Either of these two solutions seem like the best to me. The remaining two solutions are listed for completeness, but they do not seem as good to me.
Solution: Message queue is the source of truth #
The other solution is to rely on the message queue. The application does not write directly to the database. Instead, it only writes to the message queue. The message queue is then replicated to the database and to other applications. This means the “commit point” is now publishing the message. The biggest disadvantage is if there are constraints that need to be enforced and the database might reject some updates, then we have the same problem where an update is in the message queue, but not applied to the database. For example, if updates represent “withdraw cash” and the bank application enforces that accounts must not be overdrawn, the database may need to reject the updates. An application could theoretically work around this. It needs to implement a form of two-phase commit: In the the first phase, the application directly accesses the database to check that the update can be applied, and to logically “lock” the relevant items. The update is then sent to the message queue. Processing the message then applies the update and “unlocks” the items. This is extremely complex, so you probably should just make the database store pending updates instead.
Another disadvantage is that it can be difficult to know when the update is applied, since the . This can lead to bugs where the application saves an update, but when the user reloads the state, they don’t see the update until some time later. This can also be worked around by having the application poll the database until it sees the update get applied.

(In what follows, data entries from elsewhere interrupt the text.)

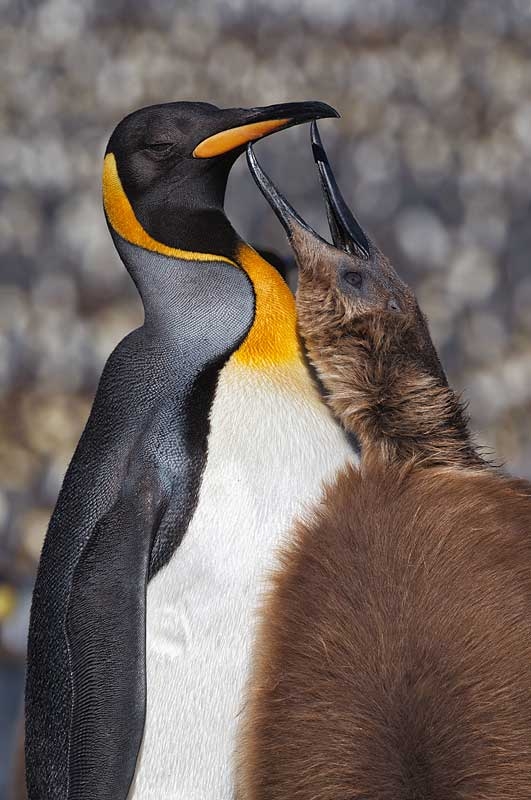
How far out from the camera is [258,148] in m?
2.32

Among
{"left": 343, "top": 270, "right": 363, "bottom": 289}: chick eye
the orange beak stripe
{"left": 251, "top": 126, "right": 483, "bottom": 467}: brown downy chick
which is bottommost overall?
{"left": 251, "top": 126, "right": 483, "bottom": 467}: brown downy chick

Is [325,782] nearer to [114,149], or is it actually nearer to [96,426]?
[96,426]

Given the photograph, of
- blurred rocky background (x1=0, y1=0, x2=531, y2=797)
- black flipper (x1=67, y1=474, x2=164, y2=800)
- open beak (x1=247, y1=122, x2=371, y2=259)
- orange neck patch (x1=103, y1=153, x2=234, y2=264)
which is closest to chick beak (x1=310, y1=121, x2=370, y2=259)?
open beak (x1=247, y1=122, x2=371, y2=259)

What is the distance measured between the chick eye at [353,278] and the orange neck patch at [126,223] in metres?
0.14

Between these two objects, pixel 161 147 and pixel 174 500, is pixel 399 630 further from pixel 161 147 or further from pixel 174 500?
pixel 161 147

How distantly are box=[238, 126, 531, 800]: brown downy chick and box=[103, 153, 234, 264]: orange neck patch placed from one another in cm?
24

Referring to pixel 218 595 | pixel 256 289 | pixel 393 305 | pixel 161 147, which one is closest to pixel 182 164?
pixel 161 147

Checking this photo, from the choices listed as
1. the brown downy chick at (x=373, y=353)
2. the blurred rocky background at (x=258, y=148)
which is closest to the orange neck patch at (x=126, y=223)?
the brown downy chick at (x=373, y=353)

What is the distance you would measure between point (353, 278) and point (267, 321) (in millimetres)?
107

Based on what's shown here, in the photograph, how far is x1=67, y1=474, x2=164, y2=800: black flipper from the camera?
1.11 metres

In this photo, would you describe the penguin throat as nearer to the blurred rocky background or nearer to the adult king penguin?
→ the adult king penguin

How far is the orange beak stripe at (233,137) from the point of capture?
1.22 metres

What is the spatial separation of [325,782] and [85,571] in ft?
1.11

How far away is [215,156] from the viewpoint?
4.06 feet
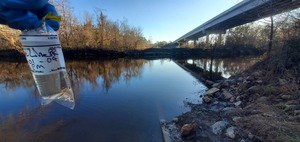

Maybe Solution: Two-phase commit? #
Another solution would be for applications to use two-phase commit between the database and the queue. The advantage is the queue would effectively not have duplicates. The disadvantage is this is requires using rarely used features, and requires complex handling for application restarts. I think Kafka’s transaction support could be used to do this, although their documentation says they do not support it. This also has the problem of “stuck transactions” when the application crashes. Those “stuck transactions” can probably be solved by making the database be the source of truth for the two-phase commit, but that requires very careful ordering of operations. The two-phase commit solution seems theoretically interesting, but not practical.